Since 5GHz band is rarely used and has poor penetration through walls, it is perfect for line-of-sight links as there is little contention for bandwidth.
Cons: Passive (non-standard) PoE: Must use included PoE inserter/can't power from conventional PoE switch or midspan. While molded mounting boss on back makes it easy to attach this this unit to a small-diameter pipe with worm clamp or included ty-rap, it makes it more difficult to install in any other fashion.
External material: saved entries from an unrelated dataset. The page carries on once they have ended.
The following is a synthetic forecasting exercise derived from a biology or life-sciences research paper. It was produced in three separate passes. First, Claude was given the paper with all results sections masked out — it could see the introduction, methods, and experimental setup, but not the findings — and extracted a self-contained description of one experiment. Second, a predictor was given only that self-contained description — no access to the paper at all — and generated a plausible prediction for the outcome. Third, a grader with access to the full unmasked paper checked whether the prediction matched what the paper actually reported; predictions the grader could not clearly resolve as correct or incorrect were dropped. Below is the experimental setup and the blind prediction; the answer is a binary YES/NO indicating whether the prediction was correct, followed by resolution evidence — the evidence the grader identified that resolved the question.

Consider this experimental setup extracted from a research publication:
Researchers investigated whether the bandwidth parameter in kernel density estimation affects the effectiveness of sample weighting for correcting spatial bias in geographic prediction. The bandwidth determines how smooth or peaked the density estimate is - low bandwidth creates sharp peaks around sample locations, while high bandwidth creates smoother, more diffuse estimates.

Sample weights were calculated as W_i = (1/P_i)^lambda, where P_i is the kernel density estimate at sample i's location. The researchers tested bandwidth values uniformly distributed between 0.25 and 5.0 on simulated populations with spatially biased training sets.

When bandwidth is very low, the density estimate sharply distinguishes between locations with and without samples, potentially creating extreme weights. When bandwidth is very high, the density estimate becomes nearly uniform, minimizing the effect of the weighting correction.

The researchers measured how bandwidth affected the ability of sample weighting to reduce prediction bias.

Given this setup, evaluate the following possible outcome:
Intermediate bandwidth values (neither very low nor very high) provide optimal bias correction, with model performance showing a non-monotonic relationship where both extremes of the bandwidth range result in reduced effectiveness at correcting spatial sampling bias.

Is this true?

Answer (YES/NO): NO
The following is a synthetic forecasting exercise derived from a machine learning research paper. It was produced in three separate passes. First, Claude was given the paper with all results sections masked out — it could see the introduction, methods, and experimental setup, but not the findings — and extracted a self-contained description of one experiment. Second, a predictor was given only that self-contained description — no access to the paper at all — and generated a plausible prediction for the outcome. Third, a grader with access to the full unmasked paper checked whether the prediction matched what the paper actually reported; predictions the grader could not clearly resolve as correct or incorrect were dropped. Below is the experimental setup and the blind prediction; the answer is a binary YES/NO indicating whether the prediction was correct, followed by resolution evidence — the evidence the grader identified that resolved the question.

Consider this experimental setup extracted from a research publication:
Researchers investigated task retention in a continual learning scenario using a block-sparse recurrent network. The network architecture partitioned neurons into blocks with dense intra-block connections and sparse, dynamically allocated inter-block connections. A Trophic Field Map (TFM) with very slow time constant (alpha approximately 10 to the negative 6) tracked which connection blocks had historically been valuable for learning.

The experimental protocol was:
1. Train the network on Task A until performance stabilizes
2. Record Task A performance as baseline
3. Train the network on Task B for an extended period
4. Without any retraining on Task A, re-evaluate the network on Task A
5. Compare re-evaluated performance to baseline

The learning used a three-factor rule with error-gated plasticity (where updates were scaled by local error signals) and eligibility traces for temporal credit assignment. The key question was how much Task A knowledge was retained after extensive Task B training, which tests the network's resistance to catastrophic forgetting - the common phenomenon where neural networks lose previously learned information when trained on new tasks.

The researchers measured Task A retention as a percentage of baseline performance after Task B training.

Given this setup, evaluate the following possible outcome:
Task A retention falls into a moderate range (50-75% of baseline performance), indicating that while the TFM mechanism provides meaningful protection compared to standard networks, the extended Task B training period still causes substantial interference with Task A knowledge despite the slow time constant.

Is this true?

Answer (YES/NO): NO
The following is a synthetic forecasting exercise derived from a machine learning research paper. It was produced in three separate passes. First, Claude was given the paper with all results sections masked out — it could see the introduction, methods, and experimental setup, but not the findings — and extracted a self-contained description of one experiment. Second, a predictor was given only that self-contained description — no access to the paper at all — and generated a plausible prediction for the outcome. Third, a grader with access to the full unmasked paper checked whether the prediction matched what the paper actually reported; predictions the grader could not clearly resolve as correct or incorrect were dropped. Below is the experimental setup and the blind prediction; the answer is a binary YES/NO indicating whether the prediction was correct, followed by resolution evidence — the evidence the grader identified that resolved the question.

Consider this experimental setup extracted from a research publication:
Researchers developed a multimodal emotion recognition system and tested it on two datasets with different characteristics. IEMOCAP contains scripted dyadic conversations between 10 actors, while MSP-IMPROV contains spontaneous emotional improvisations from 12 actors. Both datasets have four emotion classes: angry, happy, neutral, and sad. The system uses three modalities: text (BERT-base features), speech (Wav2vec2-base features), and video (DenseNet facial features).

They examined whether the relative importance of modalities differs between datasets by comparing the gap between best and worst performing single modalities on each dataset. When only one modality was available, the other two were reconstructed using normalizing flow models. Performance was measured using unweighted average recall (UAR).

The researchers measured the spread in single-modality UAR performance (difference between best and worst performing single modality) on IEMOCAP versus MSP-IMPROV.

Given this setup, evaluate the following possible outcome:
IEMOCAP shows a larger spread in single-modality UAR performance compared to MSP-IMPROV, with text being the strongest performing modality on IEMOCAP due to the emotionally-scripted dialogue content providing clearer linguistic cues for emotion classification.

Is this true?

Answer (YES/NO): NO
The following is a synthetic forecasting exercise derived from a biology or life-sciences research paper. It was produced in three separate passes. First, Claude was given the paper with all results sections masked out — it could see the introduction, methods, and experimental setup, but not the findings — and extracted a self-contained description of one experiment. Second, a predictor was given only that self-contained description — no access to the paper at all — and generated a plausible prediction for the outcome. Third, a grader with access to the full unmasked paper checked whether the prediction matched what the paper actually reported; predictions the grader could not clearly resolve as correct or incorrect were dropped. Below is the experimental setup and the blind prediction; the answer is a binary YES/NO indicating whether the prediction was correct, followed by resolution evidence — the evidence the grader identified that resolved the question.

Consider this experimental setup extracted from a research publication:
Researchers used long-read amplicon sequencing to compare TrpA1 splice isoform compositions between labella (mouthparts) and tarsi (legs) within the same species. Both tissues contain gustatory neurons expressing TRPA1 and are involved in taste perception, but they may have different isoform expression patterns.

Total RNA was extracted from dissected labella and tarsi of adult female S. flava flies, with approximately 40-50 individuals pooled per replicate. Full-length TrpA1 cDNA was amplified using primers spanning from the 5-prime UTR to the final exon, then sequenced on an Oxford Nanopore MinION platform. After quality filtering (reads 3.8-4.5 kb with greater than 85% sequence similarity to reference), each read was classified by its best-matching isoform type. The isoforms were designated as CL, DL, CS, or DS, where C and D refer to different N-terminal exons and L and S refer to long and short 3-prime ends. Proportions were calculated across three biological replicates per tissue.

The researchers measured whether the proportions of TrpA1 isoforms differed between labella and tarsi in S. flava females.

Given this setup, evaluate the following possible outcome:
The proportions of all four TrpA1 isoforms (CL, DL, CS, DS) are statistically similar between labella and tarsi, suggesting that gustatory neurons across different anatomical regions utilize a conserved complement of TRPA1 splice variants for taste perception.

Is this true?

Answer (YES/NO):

Other Thoughts: This is the same product as NewEgg's item #9SIA1EA0CD6577, which is from a different third-party seller: "Flytec". I would probably recommend the Flytec part # over this one as the seller of this product, Quantum, took far to long to ship and didn't provide a tracking number to reassure me that I should eventually expect something.
I have used these a few times for building-to-building bridges with great success. I preprogrammed the last pair as a bridge before sending them off with techs to be installed on a customer's 1/4 mile line-of-sight span. They returned saying the built-in bandwidth tester indicated a solid 90Mbps.
Incidentally, when our primary distributer sales rep saw the Ubiquiti manual on our table during a sales call, he commented that he's heard great things from other dealers about Ubiquiti's products — and he doesn't even sell this brand (that's why I get them at NewEgg).
This review is from: Ubiquiti NanoStation Loco M5 LOCOM5 Outdoor AP/CPE 2x2.11n 5GHz.
Pros: Great performance. Compact, attractive, and well constructed. Versatile, yet reasonably easy configuration. Shell access, if desired, to underlying OS. Built-in site auditing and AP-to-AP bridge bandwidth testing. Includes power inserters for passive PoE.
Cons: Passive (non-standard) PoE: Must use included PoE inserter/can't power from conventional PoE switch or midspan. Molded mounting boss on back makes it easy to ty-wrap to pipe, but ty-raps — especially the poor-quality ones they include — are a poor choice for a secure mount. Mounting to a flat surface, a telephone-type pole, or in any other fashion is actually more of a pain because of the molded pipe mount.
Other Thoughts: I have used these in building-to-building bridges to great success. IPerf shows 60+ Mbps over 1/8mile links. Since 5GHz band is rarely used and has poor penetration through walls, it is perfect for line-of-sight links as there is little contention for bandwidth.
Few U.S. channels were available before I applied the firmware update, whereupon a wide range of U.S.-legal channels became available. I typically configure each radio in one of the following 40Mhz-wide bands: ch 147-154 @ 5.735GHz-5.770GHz, ch 155-162 @ 5.775Ghz-5.810Ghz, and ch 163-170 @ 5.815Ghz-5.850Ghz
Very satisfied with the Ubiquiti products. I wish NewEgg would carry them directly instead of relying upon a third-party for order fulfillment (though Flytec has been OK).